The records:
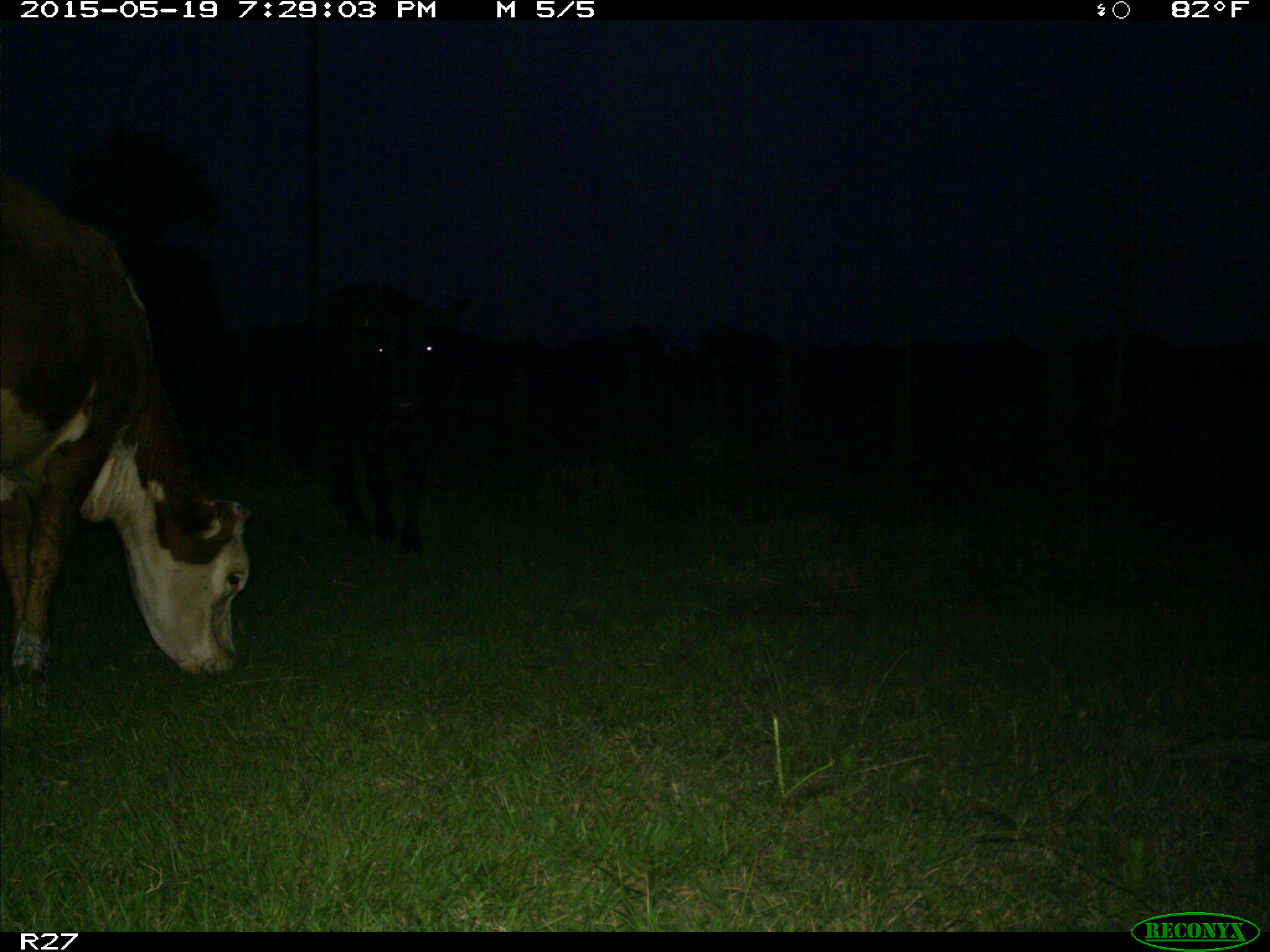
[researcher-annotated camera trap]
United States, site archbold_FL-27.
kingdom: Animalia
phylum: Chordata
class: Mammalia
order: Artiodactyla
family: Bovidae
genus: Bos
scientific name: Bos taurus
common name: domestic cow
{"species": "Bos taurus (domestic cow)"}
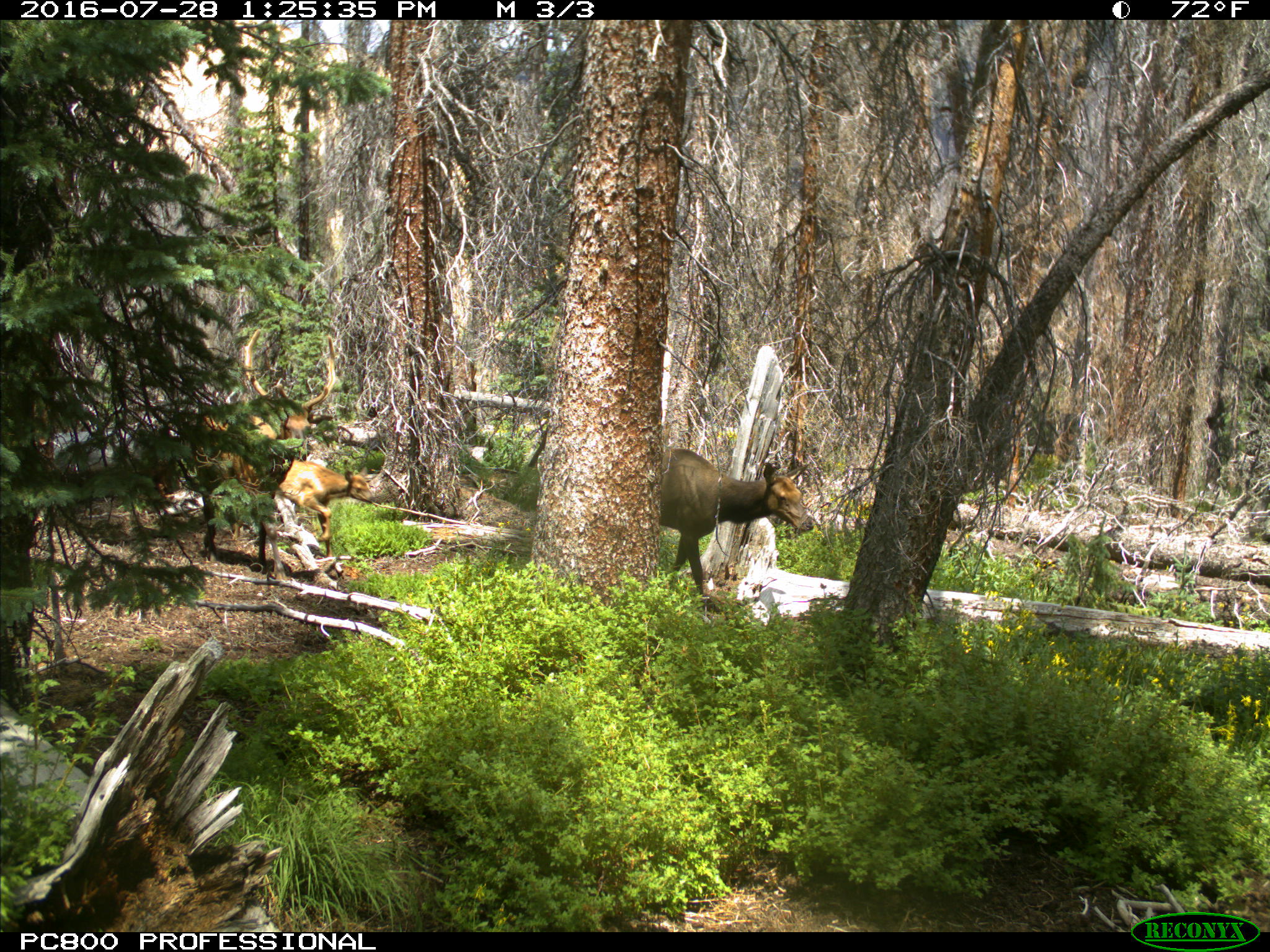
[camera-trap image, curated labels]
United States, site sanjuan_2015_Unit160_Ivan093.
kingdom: Animalia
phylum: Chordata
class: Mammalia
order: Artiodactyla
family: Cervidae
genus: Cervus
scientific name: Cervus elaphus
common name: red deer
Cervus elaphus (red deer).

Activity: In your answer, set down the full listing word for word and include no pictures.

Solution to this task:
[researcher-annotated camera trap]
United States, site archbold_FL-27.
kingdom: Animalia
phylum: Chordata
class: Mammalia
order: Artiodactyla
family: Bovidae
genus: Bos
scientific name: Bos taurus
common name: domestic cow
{"species": "Bos taurus (domestic cow)"}
[camera-trap image, curated labels]
United States, site sanjuan_2015_Unit160_Ivan093.
kingdom: Animalia
phylum: Chordata
class: Mammalia
order: Artiodactyla
family: Cervidae
genus: Cervus
scientific name: Cervus elaphus
common name: red deer
Cervus elaphus (red deer).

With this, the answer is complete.